# START OF STORED RECORDS

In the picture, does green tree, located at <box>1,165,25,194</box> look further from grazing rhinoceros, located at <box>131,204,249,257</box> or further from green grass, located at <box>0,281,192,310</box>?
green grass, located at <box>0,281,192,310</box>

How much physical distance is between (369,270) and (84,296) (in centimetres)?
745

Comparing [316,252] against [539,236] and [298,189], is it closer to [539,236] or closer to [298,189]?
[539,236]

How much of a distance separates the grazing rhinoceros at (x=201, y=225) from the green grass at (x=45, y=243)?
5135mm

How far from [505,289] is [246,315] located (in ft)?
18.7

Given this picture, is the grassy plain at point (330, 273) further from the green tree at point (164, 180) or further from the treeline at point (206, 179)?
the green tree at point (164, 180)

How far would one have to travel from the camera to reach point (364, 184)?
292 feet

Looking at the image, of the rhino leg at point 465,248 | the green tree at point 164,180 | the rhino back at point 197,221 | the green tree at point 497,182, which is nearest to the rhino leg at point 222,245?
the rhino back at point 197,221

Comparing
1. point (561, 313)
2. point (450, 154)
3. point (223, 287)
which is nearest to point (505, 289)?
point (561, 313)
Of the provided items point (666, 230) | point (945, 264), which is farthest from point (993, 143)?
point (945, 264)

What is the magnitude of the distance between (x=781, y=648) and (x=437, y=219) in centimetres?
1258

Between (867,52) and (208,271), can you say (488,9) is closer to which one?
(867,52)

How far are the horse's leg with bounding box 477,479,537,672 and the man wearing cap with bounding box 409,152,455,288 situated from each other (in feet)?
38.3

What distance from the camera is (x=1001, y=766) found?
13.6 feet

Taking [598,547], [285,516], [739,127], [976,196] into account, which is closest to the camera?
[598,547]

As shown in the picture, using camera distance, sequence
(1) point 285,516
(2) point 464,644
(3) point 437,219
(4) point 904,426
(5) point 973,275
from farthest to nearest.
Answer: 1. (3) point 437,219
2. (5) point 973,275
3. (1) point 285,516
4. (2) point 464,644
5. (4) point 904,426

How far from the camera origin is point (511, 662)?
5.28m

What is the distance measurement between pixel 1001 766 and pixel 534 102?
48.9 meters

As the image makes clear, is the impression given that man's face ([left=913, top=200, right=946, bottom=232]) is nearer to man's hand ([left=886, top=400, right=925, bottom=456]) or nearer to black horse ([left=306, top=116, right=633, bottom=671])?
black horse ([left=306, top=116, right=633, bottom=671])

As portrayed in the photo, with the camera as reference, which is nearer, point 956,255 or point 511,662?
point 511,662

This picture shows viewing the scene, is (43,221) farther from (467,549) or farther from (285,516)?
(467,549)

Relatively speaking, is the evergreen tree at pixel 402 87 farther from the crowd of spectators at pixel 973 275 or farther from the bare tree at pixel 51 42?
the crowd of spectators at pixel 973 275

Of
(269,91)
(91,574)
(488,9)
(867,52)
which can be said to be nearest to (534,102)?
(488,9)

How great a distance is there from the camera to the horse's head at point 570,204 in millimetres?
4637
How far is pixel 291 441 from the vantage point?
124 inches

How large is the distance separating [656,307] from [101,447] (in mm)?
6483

# END OF STORED RECORDS

**WHAT YOU SHOULD DO:** Can you change every "camera" in the listing above to "viewer" and leave the rest untouched?

**COMPLETE OUTPUT:**
In the picture, does green tree, located at <box>1,165,25,194</box> look further from grazing rhinoceros, located at <box>131,204,249,257</box> or further from green grass, located at <box>0,281,192,310</box>?
green grass, located at <box>0,281,192,310</box>

How much physical distance is between (369,270) and (84,296) (in centimetres)?
745

Comparing [316,252] against [539,236] and [298,189], is it closer to [539,236] or closer to [298,189]?
[539,236]

How much of a distance separates the grazing rhinoceros at (x=201, y=225) from the green grass at (x=45, y=243)?
5135mm

How far from [505,289] is [246,315] located (in ft)?
18.7

Given this picture, is the grassy plain at point (330, 273) further from the green tree at point (164, 180) or further from the treeline at point (206, 179)?
the green tree at point (164, 180)

How far would one have to travel from the viewer to reach point (364, 184)?
292 feet

Looking at the image, of the rhino leg at point 465,248 | the green tree at point 164,180 | the rhino back at point 197,221 | the green tree at point 497,182, which is nearest to the rhino leg at point 222,245?
the rhino back at point 197,221

Comparing
1. point (561, 313)
2. point (450, 154)
3. point (223, 287)
which is nearest to point (505, 289)?
point (561, 313)
Of the provided items point (666, 230) | point (945, 264), which is farthest from point (993, 143)?
point (945, 264)

What is the magnitude of the distance between (x=781, y=648) and (x=437, y=219) in centimetres?
1258

Between (867,52) and (208,271), can you say (488,9) is closer to which one?
(867,52)

How far are the horse's leg with bounding box 477,479,537,672 and the man wearing cap with bounding box 409,152,455,288 situated from each other (in feet)?
38.3

What distance from the viewer is (x=1001, y=766) found?
13.6 feet

Taking [598,547], [285,516], [739,127], [976,196] into account, which is closest to the viewer?
[598,547]

As shown in the picture, using viewer distance, sequence
(1) point 285,516
(2) point 464,644
(3) point 437,219
(4) point 904,426
(5) point 973,275
from farthest to nearest.
Answer: 1. (3) point 437,219
2. (5) point 973,275
3. (1) point 285,516
4. (2) point 464,644
5. (4) point 904,426

How far from the viewer origin is point (511, 662)?
5.28m

What is the distance measurement between pixel 1001 766 and pixel 534 102?
48.9 meters

As the image makes clear, is the impression given that man's face ([left=913, top=200, right=946, bottom=232]) is nearer to man's hand ([left=886, top=400, right=925, bottom=456]) or nearer to black horse ([left=306, top=116, right=633, bottom=671])?
black horse ([left=306, top=116, right=633, bottom=671])

As portrayed in the photo, with the viewer as reference, which is nearer, point 956,255 or point 511,662?
point 511,662

This picture shows viewing the scene, is (43,221) farther from (467,549) or farther from (285,516)?
(467,549)

Relatively speaking, is the evergreen tree at pixel 402 87 farther from the crowd of spectators at pixel 973 275 or farther from the bare tree at pixel 51 42?
the crowd of spectators at pixel 973 275

Of
(269,91)
(91,574)
(488,9)
(867,52)
which can be said to be nearest to (534,102)?
(488,9)

How great a distance is there from the viewer to the horse's head at point 570,204 in millimetres?
4637
How far is pixel 291 441 from the vantage point?
124 inches

How large is the distance separating [656,307] from [101,447] (in mm)?
6483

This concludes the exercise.